__TASK DETAILS__. Print the listing below exactly as written.
Start of Block
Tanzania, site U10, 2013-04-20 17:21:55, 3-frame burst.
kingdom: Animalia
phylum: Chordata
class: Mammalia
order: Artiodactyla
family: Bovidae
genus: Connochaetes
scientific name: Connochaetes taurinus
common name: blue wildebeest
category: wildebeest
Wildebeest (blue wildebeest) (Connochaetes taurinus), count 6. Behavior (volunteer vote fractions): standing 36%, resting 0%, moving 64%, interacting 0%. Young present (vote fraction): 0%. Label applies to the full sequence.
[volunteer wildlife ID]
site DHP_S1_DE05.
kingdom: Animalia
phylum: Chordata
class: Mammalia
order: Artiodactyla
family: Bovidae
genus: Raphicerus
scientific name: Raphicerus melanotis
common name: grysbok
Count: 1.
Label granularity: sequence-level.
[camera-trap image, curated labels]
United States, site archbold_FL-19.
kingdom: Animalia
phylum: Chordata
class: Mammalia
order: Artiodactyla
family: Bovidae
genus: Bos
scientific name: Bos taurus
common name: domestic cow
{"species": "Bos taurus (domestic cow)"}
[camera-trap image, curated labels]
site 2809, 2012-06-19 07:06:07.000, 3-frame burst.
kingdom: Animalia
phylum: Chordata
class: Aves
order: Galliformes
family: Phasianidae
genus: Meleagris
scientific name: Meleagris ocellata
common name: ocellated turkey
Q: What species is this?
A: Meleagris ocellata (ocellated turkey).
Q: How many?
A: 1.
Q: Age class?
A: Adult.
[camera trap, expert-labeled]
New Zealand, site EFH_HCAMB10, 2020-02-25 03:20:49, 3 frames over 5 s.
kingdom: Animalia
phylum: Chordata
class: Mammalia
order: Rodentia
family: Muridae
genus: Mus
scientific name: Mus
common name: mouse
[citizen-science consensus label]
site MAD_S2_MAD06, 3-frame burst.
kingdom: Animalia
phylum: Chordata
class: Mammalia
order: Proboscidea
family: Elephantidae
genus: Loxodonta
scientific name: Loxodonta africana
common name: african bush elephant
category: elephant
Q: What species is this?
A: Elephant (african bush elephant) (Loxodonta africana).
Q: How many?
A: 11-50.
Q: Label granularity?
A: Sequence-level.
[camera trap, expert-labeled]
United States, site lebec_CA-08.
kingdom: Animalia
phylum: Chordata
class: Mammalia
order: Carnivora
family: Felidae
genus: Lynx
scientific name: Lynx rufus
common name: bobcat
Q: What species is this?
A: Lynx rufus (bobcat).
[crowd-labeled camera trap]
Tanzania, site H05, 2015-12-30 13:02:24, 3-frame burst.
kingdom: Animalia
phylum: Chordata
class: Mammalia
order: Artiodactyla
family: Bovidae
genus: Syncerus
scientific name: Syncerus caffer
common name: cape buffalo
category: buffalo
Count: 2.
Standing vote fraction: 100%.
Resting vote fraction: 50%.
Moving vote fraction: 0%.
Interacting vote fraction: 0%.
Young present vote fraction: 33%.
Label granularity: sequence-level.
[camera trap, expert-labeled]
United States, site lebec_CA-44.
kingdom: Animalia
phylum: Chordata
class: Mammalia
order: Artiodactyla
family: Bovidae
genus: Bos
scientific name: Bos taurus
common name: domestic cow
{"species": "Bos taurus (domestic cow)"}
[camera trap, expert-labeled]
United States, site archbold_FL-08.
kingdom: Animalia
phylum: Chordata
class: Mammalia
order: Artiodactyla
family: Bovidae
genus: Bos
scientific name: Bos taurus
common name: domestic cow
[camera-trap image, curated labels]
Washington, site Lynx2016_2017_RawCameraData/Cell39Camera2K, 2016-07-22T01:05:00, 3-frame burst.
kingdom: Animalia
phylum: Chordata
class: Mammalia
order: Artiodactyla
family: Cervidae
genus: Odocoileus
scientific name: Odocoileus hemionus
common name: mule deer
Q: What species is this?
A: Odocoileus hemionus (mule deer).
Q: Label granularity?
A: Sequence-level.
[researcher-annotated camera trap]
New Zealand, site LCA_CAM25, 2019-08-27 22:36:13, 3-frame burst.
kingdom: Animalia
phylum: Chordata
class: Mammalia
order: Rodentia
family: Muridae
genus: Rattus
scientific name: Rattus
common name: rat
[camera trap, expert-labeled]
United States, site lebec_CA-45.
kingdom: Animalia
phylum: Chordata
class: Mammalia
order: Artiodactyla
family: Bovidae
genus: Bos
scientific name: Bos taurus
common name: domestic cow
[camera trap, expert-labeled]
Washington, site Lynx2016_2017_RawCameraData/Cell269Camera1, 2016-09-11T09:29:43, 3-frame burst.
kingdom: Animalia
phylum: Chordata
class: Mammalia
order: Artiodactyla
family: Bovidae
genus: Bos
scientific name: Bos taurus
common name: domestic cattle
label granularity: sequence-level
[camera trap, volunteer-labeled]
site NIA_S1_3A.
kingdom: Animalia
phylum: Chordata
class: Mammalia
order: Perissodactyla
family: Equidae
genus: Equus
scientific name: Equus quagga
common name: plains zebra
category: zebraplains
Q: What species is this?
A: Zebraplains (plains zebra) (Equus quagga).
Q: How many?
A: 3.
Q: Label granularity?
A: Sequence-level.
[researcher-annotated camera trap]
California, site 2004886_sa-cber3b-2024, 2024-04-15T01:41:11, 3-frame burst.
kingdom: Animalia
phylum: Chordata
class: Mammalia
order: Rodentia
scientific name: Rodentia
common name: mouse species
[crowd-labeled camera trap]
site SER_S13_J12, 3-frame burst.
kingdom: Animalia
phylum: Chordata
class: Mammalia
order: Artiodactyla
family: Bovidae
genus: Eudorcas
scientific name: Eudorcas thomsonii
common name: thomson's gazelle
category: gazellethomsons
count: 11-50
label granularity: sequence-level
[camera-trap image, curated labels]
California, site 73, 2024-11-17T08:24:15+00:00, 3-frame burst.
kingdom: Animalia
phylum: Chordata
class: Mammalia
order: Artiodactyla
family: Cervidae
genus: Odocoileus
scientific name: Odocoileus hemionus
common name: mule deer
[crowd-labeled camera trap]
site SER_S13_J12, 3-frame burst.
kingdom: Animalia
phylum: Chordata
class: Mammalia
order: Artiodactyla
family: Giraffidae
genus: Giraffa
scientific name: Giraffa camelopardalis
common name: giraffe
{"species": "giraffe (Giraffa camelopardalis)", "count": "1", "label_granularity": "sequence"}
End of Block
__REPLY TO THE EXERCISE__.
Tanzania, site U10, 2013-04-20 17:21:55, 3-frame burst.
kingdom: Animalia
phylum: Chordata
class: Mammalia
order: Artiodactyla
family: Bovidae
genus: Connochaetes
scientific name: Connochaetes taurinus
common name: blue wildebeest
category: wildebeest
Wildebeest (blue wildebeest) (Connochaetes taurinus), count 6. Behavior (volunteer vote fractions): standing 36%, resting 0%, moving 64%, interacting 0%. Young present (vote fraction): 0%. Label applies to the full sequence.
[volunteer wildlife ID]
site DHP_S1_DE05.
kingdom: Animalia
phylum: Chordata
class: Mammalia
order: Artiodactyla
family: Bovidae
genus: Raphicerus
scientific name: Raphicerus melanotis
common name: grysbok
Count: 1.
Label granularity: sequence-level.
[camera-trap image, curated labels]
United States, site archbold_FL-19.
kingdom: Animalia
phylum: Chordata
class: Mammalia
order: Artiodactyla
family: Bovidae
genus: Bos
scientific name: Bos taurus
common name: domestic cow
{"species": "Bos taurus (domestic cow)"}
[camera-trap image, curated labels]
site 2809, 2012-06-19 07:06:07.000, 3-frame burst.
kingdom: Animalia
phylum: Chordata
class: Aves
order: Galliformes
family: Phasianidae
genus: Meleagris
scientific name: Meleagris ocellata
common name: ocellated turkey
Q: What species is this?
A: Meleagris ocellata (ocellated turkey).
Q: How many?
A: 1.
Q: Age class?
A: Adult.
[camera trap, expert-labeled]
New Zealand, site EFH_HCAMB10, 2020-02-25 03:20:49, 3 frames over 5 s.
kingdom: Animalia
phylum: Chordata
class: Mammalia
order: Rodentia
family: Muridae
genus: Mus
scientific name: Mus
common name: mouse
[citizen-science consensus label]
site MAD_S2_MAD06, 3-frame burst.
kingdom: Animalia
phylum: Chordata
class: Mammalia
order: Proboscidea
family: Elephantidae
genus: Loxodonta
scientific name: Loxodonta africana
common name: african bush elephant
category: elephant
Q: What species is this?
A: Elephant (african bush elephant) (Loxodonta africana).
Q: How many?
A: 11-50.
Q: Label granularity?
A: Sequence-level.
[camera trap, expert-labeled]
United States, site lebec_CA-08.
kingdom: Animalia
phylum: Chordata
class: Mammalia
order: Carnivora
family: Felidae
genus: Lynx
scientific name: Lynx rufus
common name: bobcat
Q: What species is this?
A: Lynx rufus (bobcat).
[crowd-labeled camera trap]
Tanzania, site H05, 2015-12-30 13:02:24, 3-frame burst.
kingdom: Animalia
phylum: Chordata
class: Mammalia
order: Artiodactyla
family: Bovidae
genus: Syncerus
scientific name: Syncerus caffer
common name: cape buffalo
category: buffalo
Count: 2.
Standing vote fraction: 100%.
Resting vote fraction: 50%.
Moving vote fraction: 0%.
Interacting vote fraction: 0%.
Young present vote fraction: 33%.
Label granularity: sequence-level.
[camera trap, expert-labeled]
United States, site lebec_CA-44.
kingdom: Animalia
phylum: Chordata
class: Mammalia
order: Artiodactyla
family: Bovidae
genus: Bos
scientific name: Bos taurus
common name: domestic cow
{"species": "Bos taurus (domestic cow)"}
[camera trap, expert-labeled]
United States, site archbold_FL-08.
kingdom: Animalia
phylum: Chordata
class: Mammalia
order: Artiodactyla
family: Bovidae
genus: Bos
scientific name: Bos taurus
common name: domestic cow
[camera-trap image, curated labels]
Washington, site Lynx2016_2017_RawCameraData/Cell39Camera2K, 2016-07-22T01:05:00, 3-frame burst.
kingdom: Animalia
phylum: Chordata
class: Mammalia
order: Artiodactyla
family: Cervidae
genus: Odocoileus
scientific name: Odocoileus hemionus
common name: mule deer
Q: What species is this?
A: Odocoileus hemionus (mule deer).
Q: Label granularity?
A: Sequence-level.
[researcher-annotated camera trap]
New Zealand, site LCA_CAM25, 2019-08-27 22:36:13, 3-frame burst.
kingdom: Animalia
phylum: Chordata
class: Mammalia
order: Rodentia
family: Muridae
genus: Rattus
scientific name: Rattus
common name: rat
[camera trap, expert-labeled]
United States, site lebec_CA-45.
kingdom: Animalia
phylum: Chordata
class: Mammalia
order: Artiodactyla
family: Bovidae
genus: Bos
scientific name: Bos taurus
common name: domestic cow
[camera trap, expert-labeled]
Washington, site Lynx2016_2017_RawCameraData/Cell269Camera1, 2016-09-11T09:29:43, 3-frame burst.
kingdom: Animalia
phylum: Chordata
class: Mammalia
order: Artiodactyla
family: Bovidae
genus: Bos
scientific name: Bos taurus
common name: domestic cattle
label granularity: sequence-level
[camera trap, volunteer-labeled]
site NIA_S1_3A.
kingdom: Animalia
phylum: Chordata
class: Mammalia
order: Perissodactyla
family: Equidae
genus: Equus
scientific name: Equus quagga
common name: plains zebra
category: zebraplains
Q: What species is this?
A: Zebraplains (plains zebra) (Equus quagga).
Q: How many?
A: 3.
Q: Label granularity?
A: Sequence-level.
[researcher-annotated camera trap]
California, site 2004886_sa-cber3b-2024, 2024-04-15T01:41:11, 3-frame burst.
kingdom: Animalia
phylum: Chordata
class: Mammalia
order: Rodentia
scientific name: Rodentia
common name: mouse species
[crowd-labeled camera trap]
site SER_S13_J12, 3-frame burst.
kingdom: Animalia
phylum: Chordata
class: Mammalia
order: Artiodactyla
family: Bovidae
genus: Eudorcas
scientific name: Eudorcas thomsonii
common name: thomson's gazelle
category: gazellethomsons
count: 11-50
label granularity: sequence-level
[camera-trap image, curated labels]
California, site 73, 2024-11-17T08:24:15+00:00, 3-frame burst.
kingdom: Animalia
phylum: Chordata
class: Mammalia
order: Artiodactyla
family: Cervidae
genus: Odocoileus
scientific name: Odocoileus hemionus
common name: mule deer
[crowd-labeled camera trap]
site SER_S13_J12, 3-frame burst.
kingdom: Animalia
phylum: Chordata
class: Mammalia
order: Artiodactyla
family: Giraffidae
genus: Giraffa
scientific name: Giraffa camelopardalis
common name: giraffe
{"species": "giraffe (Giraffa camelopardalis)", "count": "1", "label_granularity": "sequence"}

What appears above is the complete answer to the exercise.